(Provided text begins)

Use Sybase triggers to write dynamic statement using all old and new values for creating your own replication transaction statement log?

PROBLEM SUMMARY
I have to write I/U/D-statement-generating-triggers for a bucardo/symmetricDS-inspired homemade bidirectional replication system between Sybase ADS and Postgresql 11 groups of nodes, using BEFORE triggers on any Postgresql and Sybase DB that creates Insert/Update/Delete commands based on the command entered in a replicating source table: e.g. an INSERT INTO PERSON (first_name,last_name,gender,age,ethnicity) Values ('John','Doe','M',42,'C') and manipulate them into a corresponding Insert statement, and UPDATE by getting OLD and NEW values to dynamically make an UPDATE statement, along with getting OLD values to make a DELETE command, all to run per command on a destination at some interval.
I know this is difficult and no one does this but it is for a job and I have no other options and can't object to offer a different solution. I have no other teammates or human resources to help outside of SO and something like Codementors, which was not so helpful. My idea/strategy is to copy parts of bucardo/SymmetricDS when inserting OLD and NEW values for generating a statement/command to run on the destination. Right now, I am snapshotting the whole table to a CSV as opposed to doing by individual command, but by command and looping through table that generates and saves commands will make the job much easier.
One big issue is that they come from Sybase ADS and have a mixed Key/Index structure (many tables have NO PK) and are mirroring that in Postgresql, so I am trying to write PK-less statements, or all-column commands to get around the no-pk tables. They also will only replicate certain columns for certain tables, so I have a column in a table for them to insert the column names delimited by ';' and then split it out into an array and link the column names to the values for each statement to generate a full command for I/U/D, Hopefully. I am open to other strategies but this is a big solo project and I have gone at it many ways with much difficulty.
I mostly come from DBA background and have some programming experience with the fundamentals, so I am mostly pseudocoding each major sequence,googling for syntax by part, and adjusting as I go or encounter a language incapability. I am thankful for any help given, as I am getting a bit desperate and discouraged.
WHAT I HAVE TRIED
I have to do this for Sybase ADS and Postgresql but this question is intially over ADS since it's more challenging and older.

(Provided text ends)
(Entries provided begins)

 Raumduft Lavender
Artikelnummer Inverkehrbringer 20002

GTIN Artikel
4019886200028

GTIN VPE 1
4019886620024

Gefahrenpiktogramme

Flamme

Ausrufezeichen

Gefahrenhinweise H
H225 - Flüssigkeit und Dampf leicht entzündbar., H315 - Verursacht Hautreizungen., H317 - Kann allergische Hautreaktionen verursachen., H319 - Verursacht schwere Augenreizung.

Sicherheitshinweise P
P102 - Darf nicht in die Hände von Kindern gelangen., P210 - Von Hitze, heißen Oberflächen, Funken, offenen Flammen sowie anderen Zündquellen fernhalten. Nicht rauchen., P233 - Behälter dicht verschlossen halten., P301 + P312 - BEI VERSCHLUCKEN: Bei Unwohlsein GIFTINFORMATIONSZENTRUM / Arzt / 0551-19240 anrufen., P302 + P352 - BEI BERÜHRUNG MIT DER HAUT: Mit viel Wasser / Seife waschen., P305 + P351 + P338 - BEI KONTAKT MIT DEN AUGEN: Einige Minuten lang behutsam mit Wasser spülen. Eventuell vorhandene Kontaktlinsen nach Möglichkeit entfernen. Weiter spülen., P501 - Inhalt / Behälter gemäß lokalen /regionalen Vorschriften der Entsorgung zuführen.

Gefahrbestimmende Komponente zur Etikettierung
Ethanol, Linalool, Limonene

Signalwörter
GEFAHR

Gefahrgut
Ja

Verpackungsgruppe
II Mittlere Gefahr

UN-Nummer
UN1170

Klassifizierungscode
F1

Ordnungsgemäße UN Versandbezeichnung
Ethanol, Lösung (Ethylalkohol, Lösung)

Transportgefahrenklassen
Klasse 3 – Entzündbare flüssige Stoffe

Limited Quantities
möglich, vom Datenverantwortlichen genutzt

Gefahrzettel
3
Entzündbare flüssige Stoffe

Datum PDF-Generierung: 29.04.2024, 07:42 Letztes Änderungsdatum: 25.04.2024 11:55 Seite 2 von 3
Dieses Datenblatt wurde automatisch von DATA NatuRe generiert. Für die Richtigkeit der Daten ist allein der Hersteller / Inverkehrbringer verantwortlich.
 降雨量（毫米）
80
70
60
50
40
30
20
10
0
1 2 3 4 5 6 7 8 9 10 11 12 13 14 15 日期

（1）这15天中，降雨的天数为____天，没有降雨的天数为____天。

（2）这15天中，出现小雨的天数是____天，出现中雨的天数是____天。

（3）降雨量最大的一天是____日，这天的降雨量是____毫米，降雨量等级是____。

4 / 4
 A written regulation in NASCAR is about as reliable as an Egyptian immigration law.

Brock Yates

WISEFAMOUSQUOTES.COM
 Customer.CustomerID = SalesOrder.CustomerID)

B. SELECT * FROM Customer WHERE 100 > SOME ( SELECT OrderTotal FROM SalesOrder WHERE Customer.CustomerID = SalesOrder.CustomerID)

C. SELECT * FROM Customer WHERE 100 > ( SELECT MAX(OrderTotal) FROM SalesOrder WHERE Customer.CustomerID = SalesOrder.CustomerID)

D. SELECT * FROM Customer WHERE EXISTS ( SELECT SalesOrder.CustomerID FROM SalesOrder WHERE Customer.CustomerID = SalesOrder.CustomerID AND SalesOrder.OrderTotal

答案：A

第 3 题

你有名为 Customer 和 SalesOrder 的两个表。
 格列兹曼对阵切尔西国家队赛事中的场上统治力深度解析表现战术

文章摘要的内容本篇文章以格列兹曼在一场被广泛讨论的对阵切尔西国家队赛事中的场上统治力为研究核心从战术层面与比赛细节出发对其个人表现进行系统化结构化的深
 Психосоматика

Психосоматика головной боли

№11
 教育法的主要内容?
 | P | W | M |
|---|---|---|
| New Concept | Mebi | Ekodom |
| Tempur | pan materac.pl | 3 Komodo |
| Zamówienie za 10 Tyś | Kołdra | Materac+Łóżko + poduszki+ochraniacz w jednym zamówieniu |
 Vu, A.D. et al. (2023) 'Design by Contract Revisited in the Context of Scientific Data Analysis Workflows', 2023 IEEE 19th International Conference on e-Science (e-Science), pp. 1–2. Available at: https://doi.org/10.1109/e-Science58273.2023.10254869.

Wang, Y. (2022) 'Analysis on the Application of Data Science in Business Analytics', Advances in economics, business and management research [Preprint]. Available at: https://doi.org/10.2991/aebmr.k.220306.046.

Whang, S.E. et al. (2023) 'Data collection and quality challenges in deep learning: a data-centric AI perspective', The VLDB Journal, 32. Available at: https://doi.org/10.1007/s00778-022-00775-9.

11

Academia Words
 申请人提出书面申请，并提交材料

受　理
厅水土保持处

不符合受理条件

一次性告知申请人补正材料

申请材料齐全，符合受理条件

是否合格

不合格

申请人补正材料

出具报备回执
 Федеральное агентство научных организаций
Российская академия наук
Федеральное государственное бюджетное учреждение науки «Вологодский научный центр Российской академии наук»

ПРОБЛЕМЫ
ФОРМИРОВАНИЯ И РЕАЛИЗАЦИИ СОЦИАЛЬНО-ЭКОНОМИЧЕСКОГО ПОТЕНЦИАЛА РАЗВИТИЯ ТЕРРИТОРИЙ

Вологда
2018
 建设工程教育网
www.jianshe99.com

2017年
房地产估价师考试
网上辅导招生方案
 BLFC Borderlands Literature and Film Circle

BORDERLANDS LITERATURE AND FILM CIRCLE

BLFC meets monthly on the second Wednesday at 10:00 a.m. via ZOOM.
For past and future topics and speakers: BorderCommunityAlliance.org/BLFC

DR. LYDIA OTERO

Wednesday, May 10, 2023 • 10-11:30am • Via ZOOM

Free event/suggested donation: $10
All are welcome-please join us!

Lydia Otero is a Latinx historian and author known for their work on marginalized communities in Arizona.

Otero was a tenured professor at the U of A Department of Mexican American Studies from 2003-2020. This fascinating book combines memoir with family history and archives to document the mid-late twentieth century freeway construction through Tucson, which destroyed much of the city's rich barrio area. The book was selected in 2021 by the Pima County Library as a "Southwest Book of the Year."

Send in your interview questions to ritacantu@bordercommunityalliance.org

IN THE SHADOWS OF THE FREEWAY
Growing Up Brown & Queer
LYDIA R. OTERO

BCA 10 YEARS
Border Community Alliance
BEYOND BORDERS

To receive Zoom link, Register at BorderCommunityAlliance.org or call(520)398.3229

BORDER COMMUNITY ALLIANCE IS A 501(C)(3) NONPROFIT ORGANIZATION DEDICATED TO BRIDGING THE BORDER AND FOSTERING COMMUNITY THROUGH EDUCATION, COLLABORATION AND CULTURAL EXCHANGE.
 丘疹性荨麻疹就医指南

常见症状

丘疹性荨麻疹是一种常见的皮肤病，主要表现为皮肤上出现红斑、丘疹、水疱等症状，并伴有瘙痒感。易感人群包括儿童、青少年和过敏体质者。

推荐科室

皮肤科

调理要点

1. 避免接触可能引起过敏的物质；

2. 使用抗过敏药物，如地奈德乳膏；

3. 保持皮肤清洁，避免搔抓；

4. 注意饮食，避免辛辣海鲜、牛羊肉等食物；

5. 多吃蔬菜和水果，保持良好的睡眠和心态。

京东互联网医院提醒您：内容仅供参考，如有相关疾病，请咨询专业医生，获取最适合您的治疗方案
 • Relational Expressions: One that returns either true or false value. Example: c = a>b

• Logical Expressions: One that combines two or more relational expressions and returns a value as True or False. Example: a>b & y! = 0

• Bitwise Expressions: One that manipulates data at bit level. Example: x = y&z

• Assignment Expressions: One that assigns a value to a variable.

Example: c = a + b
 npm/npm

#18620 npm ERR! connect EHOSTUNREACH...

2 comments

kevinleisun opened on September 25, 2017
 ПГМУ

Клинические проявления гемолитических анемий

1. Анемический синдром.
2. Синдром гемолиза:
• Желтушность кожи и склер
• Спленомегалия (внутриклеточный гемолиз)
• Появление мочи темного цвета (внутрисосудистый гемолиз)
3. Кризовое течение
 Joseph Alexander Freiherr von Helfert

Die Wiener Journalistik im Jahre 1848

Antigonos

(Entries provided ends)

To do:
1 – In the post about Sybase replication triggers:
(a) Between which two database systems is the replication system being built?
(b) How are the names of the columns to replicate stored?
(c) How is the writer currently capturing table data?
2 – Could you carry on the post about Sybase replication triggers from where it stops?
Nothing in the items matters for this.

Your responses:
1 –
(a) Sybase ADS and Postgresql 11.
(b) In a column of a table, delimited by ';'.
(c) By snapshotting the whole table to a CSV.

2 –
To have one "Log" table which tracks row changes for each of the replicating tables and records and ultimately dynamically generates a command is the goal for both platforms. I am trying to make trigger statements like:
CREATE TRIGGER PERSON_INSERT
ON PERSON
BEFORE
INSERT
BEGIN
INSERT INTO Backlog (SourceTableID, TriggerType, Status, CreateTimeDate, NewValues) select ID, 'INSERT','READY', NOW(),''first_name';'last_name';'gender';'age';'ethnicity'' from __new;
END;
CREATE TRIGGER PERSON_UPDATE
ON PERSON
BEFORE
UPDATE
BEGIN
INSERT INTO Backlog (SourceTableID, TriggerType, Status, CreateTimeDate, NewValues) select ID, 'U','UPDATE','READY', NOW(),''first_name';'last_name';'gender';'age';'ethnicity'' from __new;
UPDATE Backlog SET OldValues=select ''first_name';'last_name';'gender';'age';'ethnicity'' from __old where SourceTableID=select ID from __old;
END;
CREATE TRIGGER PERSON_DELETE
ON PERSON
BEFORE
DELETE
BEGIN
INSERT INTO Backlog (SourceTableID, TriggerType, Status, CreateTimeDate, OldValues) select ID, 'D','DELETE','READY', NOW(),''first_name';'last_name';'gender';'age';'ethnicity'' from __old;
END;
but I would like the "''first_name';'last_name';'gender';'age';'ethnicity''" to come from another table as a value to make it dynamic since multiple tables will write their value and statement info to the single log table. Then, it can be made into a variable and then probably split to link to the corresponding values so the IUD statements can be made which will be executed on the destination one at a time.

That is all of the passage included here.